"3 And I will grant authority to my two witnesses, and they will prophesy for 1,260 days, clothed in sackcloth.”
4 These are the two olive trees and the two lampstands that stand before the Lord of the earth. 5 And if anyone would harm them, fire pours from their mouth and consumes their foes. If anyone would harm them, this is how he is doomed to be killed. 6 They have the power to shut the sky, that no rain may fall during the days of their prophesying, and they have power over the waters to turn them into blood and to strike the earth with every kind of plague, as often as they desire. 7 And when they have finished their testimony, the beast that rises from the bottomless pit will make war on them and conquer them and kill them, 8 and their dead bodies will lie in the street of the great city that symbolically is called Sodom and Egypt, where their Lord was crucified. 9 For three and a half days some from the peoples and tribes and languages and nations will gaze at their dead bodies and refuse to let them be placed in a tomb, 10 and those who dwell on the earth will rejoice over them and make merry and exchange presents, because these two prophets had been a torment to those who dwell on the earth. 11 But after the three and a half days a breath of life from God entered them, and they stood up on their feet, and great fear fell on those who saw them. 12 Then they heard a loud voice from heaven saying to them, “Come up here!” And they went up to heaven in a cloud, and their enemies watched them. 13 And at that hour there was a great earthquake, and a tenth of the city fell. Seven thousand people were killed in the earthquake, and the rest were terrified and gave glory to the God of heaven.

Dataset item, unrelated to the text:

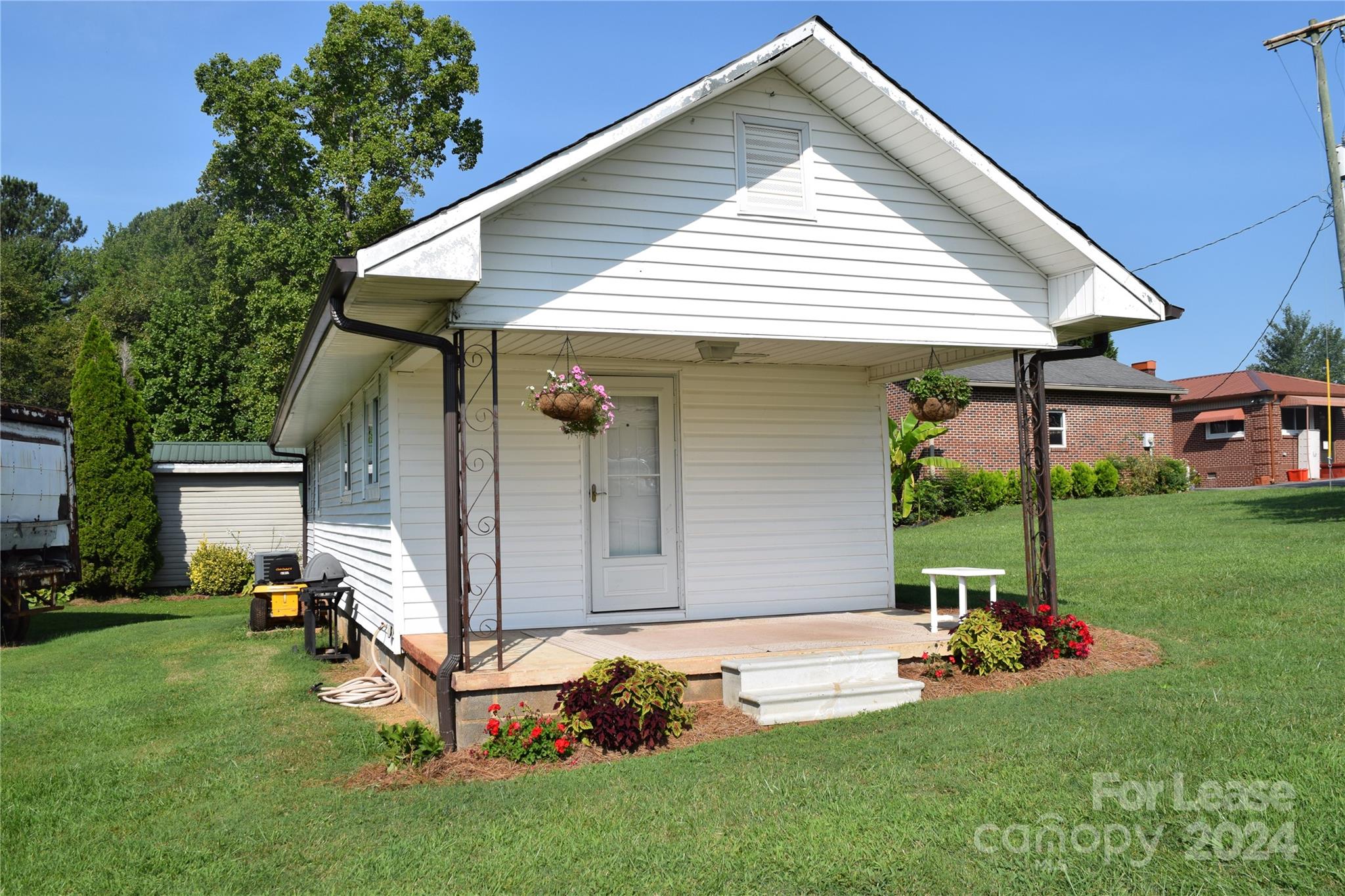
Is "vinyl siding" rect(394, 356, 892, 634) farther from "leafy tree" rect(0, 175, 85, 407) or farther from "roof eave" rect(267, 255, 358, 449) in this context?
"leafy tree" rect(0, 175, 85, 407)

14 The second woe has passed; behold, the third woe is soon to come."
Revelation 11:3-14
But that is not the end of the story. The rejoicing over the death of the two witnesses is however premature (10). After three days and a half, the Spirit of life from God came into them, and they stood upon their feet. Now this may mean two things. It speaks of resurrection, and can be taken as meaning a resurrection experience of new life after death for the witness of the gospel. The gospel of Jesus Christ cannot be finally destroyed. God buries His workmen, but carries on His work. Look for a parallel to this in the history of the Jews, God's ancient covenant people. Down the ages men and nations have sought to destroy them, but they could not be destroyed. They have risen, in our time, from the horrors of the gas chamber and concentration camp in Germany, and still maintained their identity, because God willed them to remain His people. So it is with the gospel. Christ has founded His Church, and the gates of hell shall not prevail against it. The Word of God can never be silenced, and if Communism obliterates the Church, the Church will rise again, aye, and in a new power and glory. But in the second place - and there is much to be said for this, in view of 12 - it may refer to resurrection in the final sense. Thus, 'Come up hither' seems certainly to refer to our Lord's Second Advent, and the calling up of the Church to be with Him forever (1 Thessalonians 4:16). In such manner, then, is Satan's seeming triumph, in the final clash between the powers of darkness and of light, brought to a speedy end by the mighty intervention of the Prince of Glory Himself.